Which is a weird thing to say about a film as depressing as
this one is. It’s not easy to
watch. It’s not a movie that you would,
even if you agree with me that it is a brilliant work of art, watch on any sort
of regular basis. It’s the sort of movie
that you need to mull over for a while, and maybe you’re not the best company while
you are doing so.
(And I say that from experience, when we perhaps foolishly
decided to play the movie for some friends of ours, and having a lively
discussion about silly things was difficult to do afterward.)

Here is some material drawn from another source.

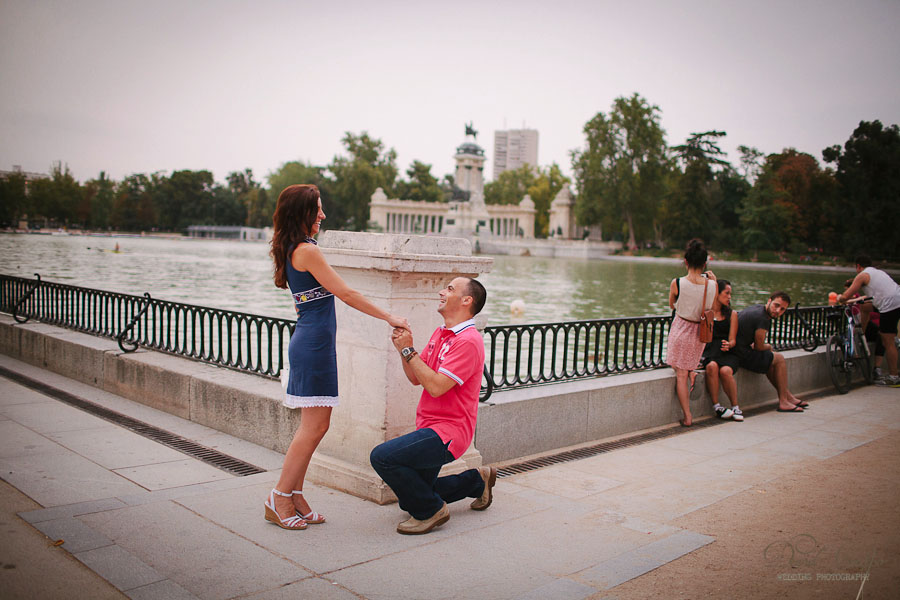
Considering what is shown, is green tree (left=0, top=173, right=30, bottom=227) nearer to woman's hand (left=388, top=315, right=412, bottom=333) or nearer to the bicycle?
woman's hand (left=388, top=315, right=412, bottom=333)

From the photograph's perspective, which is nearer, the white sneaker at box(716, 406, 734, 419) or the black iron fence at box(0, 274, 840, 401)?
the black iron fence at box(0, 274, 840, 401)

But all that being said, when you look closely at where we
are as a society, it’s depressing. It’s
seriously depressing. But did you see
hope there too? As a Christian, we know
from where that hope comes. Oddly
enough, it comes from a particular birth of a Child as well. Well, it is almost like that was
intentional. (It was.)
To quote the novelist, P. D. James, directly, she tells us:
When I began The Children of Men, I didn’t set out to write a Christian book. I set out to deal with the idea I had. What would happen to society with the end of the human race? At the end of it, I realized I had written a Christian fable. It was quite a traumatic book to write.1
I confess that I have not read the novel. I can say that the film is traumatic to
watch. But it’s the sort of trauma we
need more of, because it focuses us, it guides us, to speaks to us of who we
are. We need more of that, and it’s
great art.
Not having read the book, I am told that some of the
Christian imagery is taken out for the film version. It’s undoubtedly Christian anyway, I think,
despite its R rating, and I would much rather point to something like this as a
good film for Christians to watch than some of the other garbage we review on
this blog.
The light we see in so many Christian films is so contrived,
so desperately written. In the darkness
in which we now live, this film shines a light that speaks to us.